**Exercise description**
Copy the lines below word for word, leaving out the pictures.

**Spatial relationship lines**
_ _ _ _ _ _ _

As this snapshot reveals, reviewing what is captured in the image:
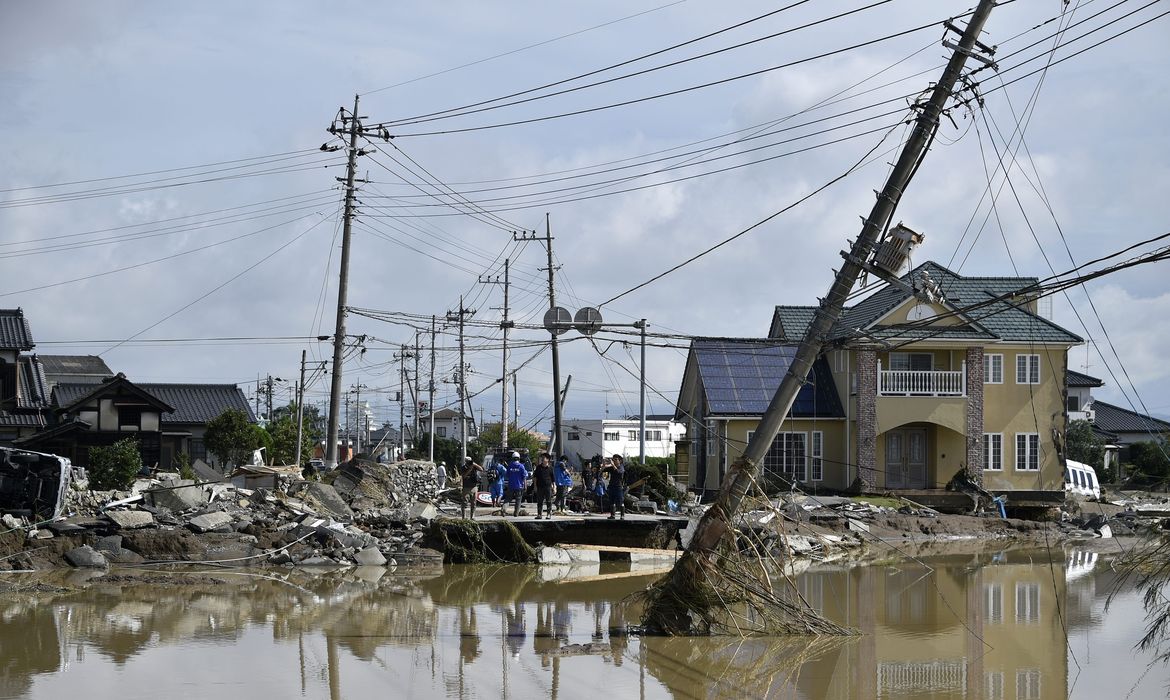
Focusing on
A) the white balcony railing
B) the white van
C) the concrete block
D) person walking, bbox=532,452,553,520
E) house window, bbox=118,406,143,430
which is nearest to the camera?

_ _ _ _ _ _ _

**Output**
As this snapshot reveals, reviewing what is captured in the image:
Focusing on
A) the white balcony railing
B) the white van
C) the concrete block
D) person walking, bbox=532,452,553,520
E) house window, bbox=118,406,143,430
which is nearest to the camera?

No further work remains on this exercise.